Machine vision is an interdisciplinary subfield of engineering. It has to do with engineering the necessary hardware and software for a machine vision system that has useful industrial applications. The most frequent applications are quality control and product counting. As machine vision advances as a field, it automates some of the most boring industrial jobs, permitting human employees to serve in more interesting positions.
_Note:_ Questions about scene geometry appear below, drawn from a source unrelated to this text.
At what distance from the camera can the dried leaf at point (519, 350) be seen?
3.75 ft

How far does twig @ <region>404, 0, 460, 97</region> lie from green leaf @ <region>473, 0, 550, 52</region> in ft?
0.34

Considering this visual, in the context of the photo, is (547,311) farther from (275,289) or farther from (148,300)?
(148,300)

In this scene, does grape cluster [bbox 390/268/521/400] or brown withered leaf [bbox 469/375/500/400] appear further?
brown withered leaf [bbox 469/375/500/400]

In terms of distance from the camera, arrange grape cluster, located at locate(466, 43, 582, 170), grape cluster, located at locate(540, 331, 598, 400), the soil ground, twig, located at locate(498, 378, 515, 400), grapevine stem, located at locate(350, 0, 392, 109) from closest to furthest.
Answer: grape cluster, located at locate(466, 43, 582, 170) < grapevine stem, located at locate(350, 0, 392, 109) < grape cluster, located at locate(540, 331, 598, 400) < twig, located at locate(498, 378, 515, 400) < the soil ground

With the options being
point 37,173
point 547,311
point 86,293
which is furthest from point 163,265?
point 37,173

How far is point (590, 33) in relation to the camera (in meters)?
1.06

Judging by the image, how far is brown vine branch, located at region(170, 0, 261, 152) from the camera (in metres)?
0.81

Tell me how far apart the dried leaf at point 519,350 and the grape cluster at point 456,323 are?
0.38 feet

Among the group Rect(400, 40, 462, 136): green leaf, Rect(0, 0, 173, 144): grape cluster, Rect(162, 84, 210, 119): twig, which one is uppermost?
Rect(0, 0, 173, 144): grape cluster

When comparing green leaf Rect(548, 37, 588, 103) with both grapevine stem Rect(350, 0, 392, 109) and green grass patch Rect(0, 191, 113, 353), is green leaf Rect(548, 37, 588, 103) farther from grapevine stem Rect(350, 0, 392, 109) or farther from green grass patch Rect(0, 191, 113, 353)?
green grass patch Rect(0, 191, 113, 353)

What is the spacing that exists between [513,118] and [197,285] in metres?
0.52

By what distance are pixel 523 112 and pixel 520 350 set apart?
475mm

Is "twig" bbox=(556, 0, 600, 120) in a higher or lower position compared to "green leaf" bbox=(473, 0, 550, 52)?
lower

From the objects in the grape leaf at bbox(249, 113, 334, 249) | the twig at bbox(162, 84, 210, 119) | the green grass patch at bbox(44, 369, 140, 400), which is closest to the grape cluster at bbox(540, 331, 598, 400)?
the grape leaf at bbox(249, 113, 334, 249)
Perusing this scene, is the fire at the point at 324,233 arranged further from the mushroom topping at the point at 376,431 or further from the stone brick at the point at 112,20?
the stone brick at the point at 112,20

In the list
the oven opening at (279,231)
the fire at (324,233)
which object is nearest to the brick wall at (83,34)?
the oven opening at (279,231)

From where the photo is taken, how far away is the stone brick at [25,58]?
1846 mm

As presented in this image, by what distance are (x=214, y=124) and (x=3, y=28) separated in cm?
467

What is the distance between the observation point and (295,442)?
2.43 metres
Machine vision is considered a subfield of computer vision in general, which includes neurocomputational investigations into human vision and the development of flexible vision systems for autonomous robotics. “Machine vision” has the connotation of application in industrial settings. Machine vision is used in any industrial setting with a significant degree of automation, where product specs are well-defined and products are mass produced. This includes the automobile industry, the semiconductor industry, and the electronics industry in general. Sometimes, a machine vision system is coupled to a robot arm that discards defective products or even actively participates in manufacturing the product.
A machine vision system generally consists of a pressure or optical sensor, a camera, a lighting system, a central processing unit (CPU), associated software for processing images, and an I/O system for connecting to a larger network. If a machine vision system is located adjacent to a conveyor belt, as they often are, the sequence of events goes something like this: a pressure or optical sensor is activated when the product moves in front of the camera, a pulse of light is activated to illuminate the target, the camera takes an exposure, and the image is processed and fed to a decision tree, which returns an output that is then either acted upon by an automatic element or displayed to human operators. This simple process can automate the classification or inspection of thousands of products daily, saving millions of man-hours of tedium.